__EXERCISE OBJECTIVE__: Please answer from the core-training text: which muscle does it call the deepest layer of the core muscles?

__EXTRACTED TEXT__:
################

If your body were the solar system, your core would be the sun. Here’s how to make sure it shines.
There are abs, and then there’s your core. Not sure of the difference? Neither are most people. But it really does matter. Here, find four need-to-know facts about your core, plus how to train it for better strength, stability, and total-body health.
1. What’s the Core Exactly?
If it isn’t an arm, leg, or head, it’s probably part of your core. The most famous core muscle, the rectus abdominis, sits on the front of the stomach and creates the six-pack look on extremely fit individuals.
But the core is so much more than that. Underneath the rectus abdominis, the abdomen is also home to the internal and external obliques (along the sides of your torso), the transverse abdominis (the deepest layer of the core muscles), the pelvic floor muscles (which support the bladder and other pelvic organs), and the multifidus and erector spinae muscles (around your spine), explains physical therapist Leython Williams, D.P.T., a physical therapist and facility manager at Athletico Physical Therapy in Lincolnshire, Illinois.
Most fitness professionals also consider the gluteal muscles (in the butt and hips), lats and traps (in the middle and upper back), and all other torso muscles to be part of the core.
2. What Does the Core Do?
The core is, quite literally, at the center of everything you do. “From the moment we get up in the morning to the moment we go to bed at night,” says Williams, “we are depending on our core muscles to get us through our day. The core acts as our body’s stabilizer and a force-transfer center.”
Along with protecting your spine, shoulder blades, ribs, and pelvis, the core muscles allow you to bend, twist, and otherwise move your torso. When you get up out of a chair, put groceries away on a shelf, or just walk down the street, your core is hard at work.
3. What Are the Best Exercises for Strengthening the Core?
“As we get older, the core is one of the first parts of the body to get weaker,” Williams says. “Thus, it requires more intentionality to maintain strength and stability at our body’s power center.”

################

Collection entries:
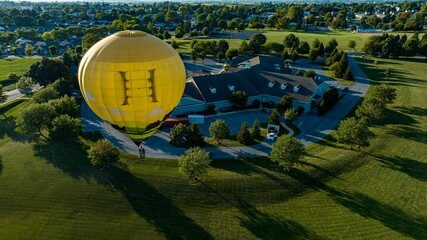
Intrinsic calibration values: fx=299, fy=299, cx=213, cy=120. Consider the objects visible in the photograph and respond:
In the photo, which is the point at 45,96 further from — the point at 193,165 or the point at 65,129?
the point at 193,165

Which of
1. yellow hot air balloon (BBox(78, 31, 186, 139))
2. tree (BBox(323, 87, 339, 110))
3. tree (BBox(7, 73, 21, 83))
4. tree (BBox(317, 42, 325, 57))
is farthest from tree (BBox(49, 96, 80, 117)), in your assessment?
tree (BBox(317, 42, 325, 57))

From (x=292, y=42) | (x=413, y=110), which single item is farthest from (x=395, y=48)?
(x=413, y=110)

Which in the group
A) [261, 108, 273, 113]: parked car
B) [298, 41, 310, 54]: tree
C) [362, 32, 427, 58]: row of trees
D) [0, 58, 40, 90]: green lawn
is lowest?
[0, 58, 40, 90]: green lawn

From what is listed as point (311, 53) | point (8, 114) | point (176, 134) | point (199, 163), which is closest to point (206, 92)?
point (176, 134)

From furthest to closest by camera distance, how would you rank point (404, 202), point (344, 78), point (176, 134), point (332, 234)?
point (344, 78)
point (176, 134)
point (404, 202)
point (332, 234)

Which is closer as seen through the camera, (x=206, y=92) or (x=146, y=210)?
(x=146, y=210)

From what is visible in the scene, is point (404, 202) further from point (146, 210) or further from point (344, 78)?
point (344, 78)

################

__REPLY TO THE EXERCISE__: The transverse abdominis.